The query sequence is truncated, until a match is found. It first tries to find a full length match (ordinary full-length dereplication), if it cannot it will truncate the query, one nucleotide at a time until it finds a match or until it is too short (i.e. at least the length of the shortest sequence in the dataset). Each time it will compare the query with all the (full-length) sequences in the database using hashing.
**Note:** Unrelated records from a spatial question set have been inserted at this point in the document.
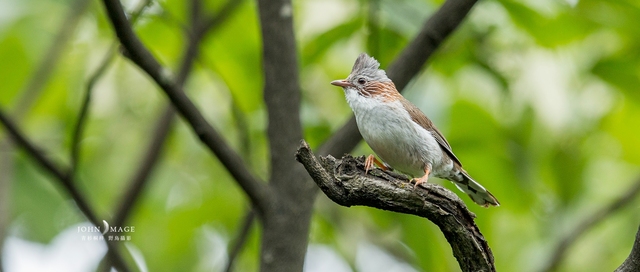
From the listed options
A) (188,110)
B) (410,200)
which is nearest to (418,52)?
(188,110)

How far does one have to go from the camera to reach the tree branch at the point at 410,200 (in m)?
3.68

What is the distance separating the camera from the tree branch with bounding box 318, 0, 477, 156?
5.11 metres

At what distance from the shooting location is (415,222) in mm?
6168

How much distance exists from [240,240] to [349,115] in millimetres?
2142

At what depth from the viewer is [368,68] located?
5629mm

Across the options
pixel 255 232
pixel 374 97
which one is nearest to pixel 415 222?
pixel 374 97

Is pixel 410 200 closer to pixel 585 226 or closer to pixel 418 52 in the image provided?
pixel 418 52

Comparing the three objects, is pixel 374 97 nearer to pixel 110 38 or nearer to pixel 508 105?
pixel 508 105

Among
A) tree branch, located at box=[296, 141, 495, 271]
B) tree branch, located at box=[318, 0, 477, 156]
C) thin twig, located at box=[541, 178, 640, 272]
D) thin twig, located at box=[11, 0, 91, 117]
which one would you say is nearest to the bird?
tree branch, located at box=[318, 0, 477, 156]

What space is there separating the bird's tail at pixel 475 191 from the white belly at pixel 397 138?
1.00 feet

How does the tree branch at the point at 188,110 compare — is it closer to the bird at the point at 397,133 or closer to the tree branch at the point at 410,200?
the bird at the point at 397,133

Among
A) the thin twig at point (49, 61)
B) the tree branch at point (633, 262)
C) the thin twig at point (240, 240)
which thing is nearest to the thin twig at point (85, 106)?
the thin twig at point (240, 240)

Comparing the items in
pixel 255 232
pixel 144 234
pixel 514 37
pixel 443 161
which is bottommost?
pixel 144 234

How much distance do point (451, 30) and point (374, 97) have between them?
0.96m
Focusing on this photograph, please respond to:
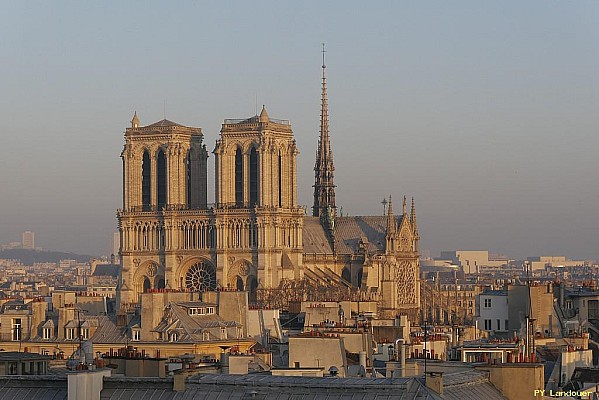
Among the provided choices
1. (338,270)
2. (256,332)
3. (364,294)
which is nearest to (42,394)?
(256,332)

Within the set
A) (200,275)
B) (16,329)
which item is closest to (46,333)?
(16,329)

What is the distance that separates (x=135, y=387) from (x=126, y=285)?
432 ft

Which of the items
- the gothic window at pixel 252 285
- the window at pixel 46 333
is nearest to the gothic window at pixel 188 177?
the gothic window at pixel 252 285

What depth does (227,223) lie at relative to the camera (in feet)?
561

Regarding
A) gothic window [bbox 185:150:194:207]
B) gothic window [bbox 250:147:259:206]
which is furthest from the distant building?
gothic window [bbox 185:150:194:207]

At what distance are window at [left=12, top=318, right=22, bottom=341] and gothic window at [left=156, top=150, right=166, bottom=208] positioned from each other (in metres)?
76.4

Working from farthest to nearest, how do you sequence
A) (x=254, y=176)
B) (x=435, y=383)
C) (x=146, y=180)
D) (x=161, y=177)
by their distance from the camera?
(x=146, y=180) → (x=161, y=177) → (x=254, y=176) → (x=435, y=383)

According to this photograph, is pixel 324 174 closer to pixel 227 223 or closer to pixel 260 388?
pixel 227 223

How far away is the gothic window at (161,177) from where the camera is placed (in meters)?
172

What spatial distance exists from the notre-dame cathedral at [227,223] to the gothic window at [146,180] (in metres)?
0.07

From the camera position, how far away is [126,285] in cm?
17125

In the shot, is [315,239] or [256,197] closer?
[256,197]

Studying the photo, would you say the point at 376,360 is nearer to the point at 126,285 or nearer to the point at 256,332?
the point at 256,332

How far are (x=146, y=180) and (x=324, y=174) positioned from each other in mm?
20292
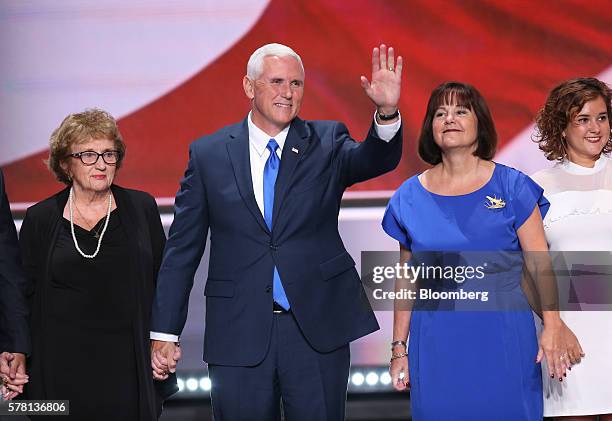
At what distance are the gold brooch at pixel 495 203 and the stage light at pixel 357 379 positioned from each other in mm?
1823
If a truncated query sequence matches one of the database sequences it means that the database sequence is a proper prefix of the query; there are no mismatches.

It is important to notice the following:

  • all sequences in the database are full-length sequences (no prefixes)
  • the query sequence is truncated, one nucleotide at a time, but just for use as a query against the database
  • the full length query is always inserted into the database
  • any matching sequence in the database (equal to a prefix of the query) is removed from the database
  • the data structure with cluster information is updated based on the matching sequences, it keeps track of the full-length or prefix replicates of each database sequence
  • the database is initially empty
  • the input sequences are sorted by length, used as queries, starting with the shortest

Here is a short example with the succession of logical operations:

input = ACGT and ACGTA (2 sequences)

- hash table is empty,
- continue with the next input sequence,
- ACGT is defined as the minimum_length,
- ACGT is looked for in the hash table,
- no hit,
- is len(ACGT) > minimum_length ? no,
- add ACGT to the hash table,
- continue with the next input sequence,
- ACGTA is looked for in the hash table,
- no hit,
- is len(ACGTA) > minimum_length ? yes,
- truncate ACGTA by one nucleotide,
- ACGT is looked for in the hash table,
- hit,
- add ACGTA to the hash table,
- remove ACGT from the hash table

Proceeding as such guarantees that a sequence is always merged with the closest possible longer sequence.